Thursday, April 5, 2012

maundy

Today, Maundy Thursday, is one of my favorite days of the religious calendar. Jesus is/becomes so human in his final hours, and, unlike the making of miracles or the damn near illogical parables, I can empathize with him. He is sad, scared, sure.

My grandmother and I went to Village Chapel of Bald Head Island for their service today, which was tenebrae.

We started with:

Celebrant: God is light, in whom there is no darkness at all.
People: Jesus Christ is the light of the world.
Celebrant: And this is the judgment that the light has come into the world.
People: And we loved darkness rather than light.

Then, John's account of The Passion was read, broken into 16 sections, extinguishing candles after each.

At the end of the service, we sat in darkness. (Well, we sat in the cloudiness of an impending thunderstorm, overlooking a marsh untouched by man.)

And I kept reading "And we loved darkness rather than light."

How many times in our lives do we choose darkness, whatever our darkness is, instead of our light? Do we love it? Crave it? Not know how to give it up, like our other Lenten sacrifice(s)?

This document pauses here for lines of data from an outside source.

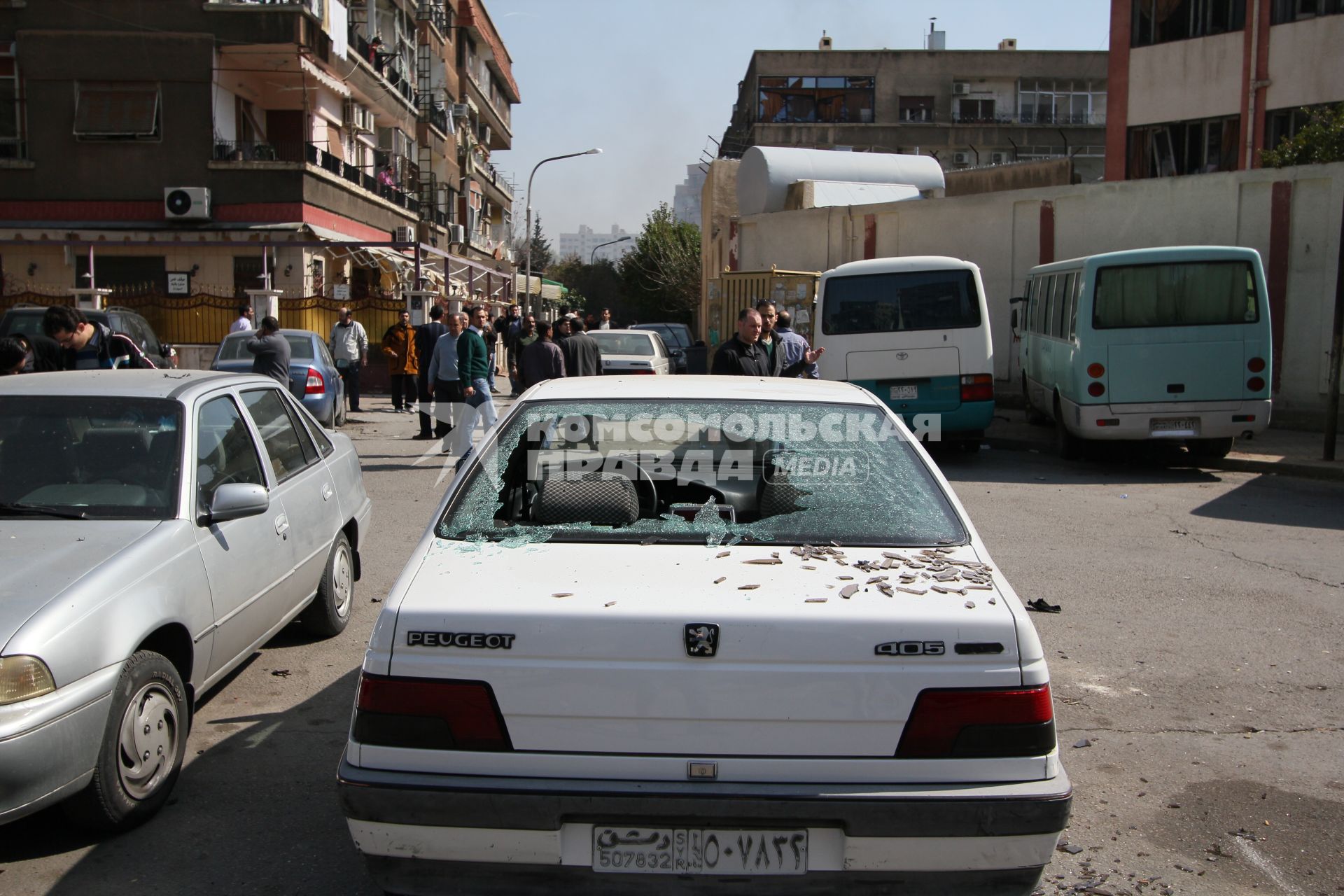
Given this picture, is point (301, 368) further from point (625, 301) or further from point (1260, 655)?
point (625, 301)

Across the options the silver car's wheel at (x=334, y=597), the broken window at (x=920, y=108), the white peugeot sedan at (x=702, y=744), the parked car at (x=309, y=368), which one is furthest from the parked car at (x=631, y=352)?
the broken window at (x=920, y=108)

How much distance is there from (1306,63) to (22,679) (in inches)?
1024

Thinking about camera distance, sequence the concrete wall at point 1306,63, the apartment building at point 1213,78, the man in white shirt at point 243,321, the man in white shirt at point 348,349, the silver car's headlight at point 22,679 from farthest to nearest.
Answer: the apartment building at point 1213,78 → the concrete wall at point 1306,63 → the man in white shirt at point 243,321 → the man in white shirt at point 348,349 → the silver car's headlight at point 22,679

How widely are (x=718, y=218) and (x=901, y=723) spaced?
28063mm

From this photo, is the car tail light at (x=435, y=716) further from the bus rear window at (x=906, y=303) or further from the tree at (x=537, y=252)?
the tree at (x=537, y=252)

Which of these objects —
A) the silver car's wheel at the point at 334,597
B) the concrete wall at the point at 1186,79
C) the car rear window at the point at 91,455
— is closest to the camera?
the car rear window at the point at 91,455

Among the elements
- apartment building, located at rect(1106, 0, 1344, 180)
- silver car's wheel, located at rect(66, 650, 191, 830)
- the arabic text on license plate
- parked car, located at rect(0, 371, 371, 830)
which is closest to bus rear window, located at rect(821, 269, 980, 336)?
parked car, located at rect(0, 371, 371, 830)

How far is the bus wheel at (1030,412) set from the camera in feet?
55.5

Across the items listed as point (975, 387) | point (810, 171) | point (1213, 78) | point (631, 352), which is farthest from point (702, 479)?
point (1213, 78)

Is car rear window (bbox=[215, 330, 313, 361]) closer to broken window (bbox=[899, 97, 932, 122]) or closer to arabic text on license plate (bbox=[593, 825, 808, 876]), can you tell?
arabic text on license plate (bbox=[593, 825, 808, 876])

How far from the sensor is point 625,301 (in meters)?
78.4

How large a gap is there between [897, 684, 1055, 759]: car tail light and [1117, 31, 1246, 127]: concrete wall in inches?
1005

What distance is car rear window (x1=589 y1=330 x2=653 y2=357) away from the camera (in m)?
19.4

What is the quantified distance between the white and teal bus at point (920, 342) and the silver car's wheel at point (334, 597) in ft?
28.5
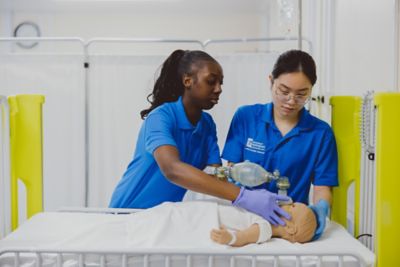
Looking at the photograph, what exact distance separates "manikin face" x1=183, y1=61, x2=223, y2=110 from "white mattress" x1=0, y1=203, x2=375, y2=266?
1.40ft

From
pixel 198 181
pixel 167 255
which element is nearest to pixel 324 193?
pixel 198 181

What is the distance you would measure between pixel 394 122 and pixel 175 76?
2.54 ft

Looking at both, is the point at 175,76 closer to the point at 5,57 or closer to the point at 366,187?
the point at 366,187

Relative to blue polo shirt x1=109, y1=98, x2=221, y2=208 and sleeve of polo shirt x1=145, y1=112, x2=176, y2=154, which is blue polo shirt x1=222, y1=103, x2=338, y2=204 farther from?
sleeve of polo shirt x1=145, y1=112, x2=176, y2=154

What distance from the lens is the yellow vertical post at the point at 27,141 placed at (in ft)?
6.22

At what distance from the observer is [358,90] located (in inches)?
85.3

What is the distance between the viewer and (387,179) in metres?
1.36

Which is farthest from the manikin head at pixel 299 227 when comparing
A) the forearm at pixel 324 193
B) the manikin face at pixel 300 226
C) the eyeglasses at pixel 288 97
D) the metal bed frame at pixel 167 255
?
the eyeglasses at pixel 288 97

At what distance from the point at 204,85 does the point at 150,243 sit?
606 millimetres

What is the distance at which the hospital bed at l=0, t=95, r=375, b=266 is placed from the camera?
119 centimetres

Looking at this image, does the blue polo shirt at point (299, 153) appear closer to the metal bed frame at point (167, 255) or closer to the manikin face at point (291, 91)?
the manikin face at point (291, 91)

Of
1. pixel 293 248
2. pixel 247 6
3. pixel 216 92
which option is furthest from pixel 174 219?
pixel 247 6

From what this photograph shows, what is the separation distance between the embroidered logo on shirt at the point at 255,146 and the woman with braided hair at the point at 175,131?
11 cm

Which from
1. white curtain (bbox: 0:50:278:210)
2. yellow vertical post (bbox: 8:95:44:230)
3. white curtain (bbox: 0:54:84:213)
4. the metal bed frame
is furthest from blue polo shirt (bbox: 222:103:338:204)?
white curtain (bbox: 0:54:84:213)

And if we could learn to love light, how much better would we be, as individuals and as a group?

*

"Maundy" comes from the Latin "mundatum," which means "command." Jesus commands his disciples to love one another after he washes their feet. It is his final request of them.
I give you a new commandment: Love one another as I have loved you. By this shall the world know that you are my disciples: That you have love for one another.
Let us love light. Let us recognize each other's light. Let us love each other.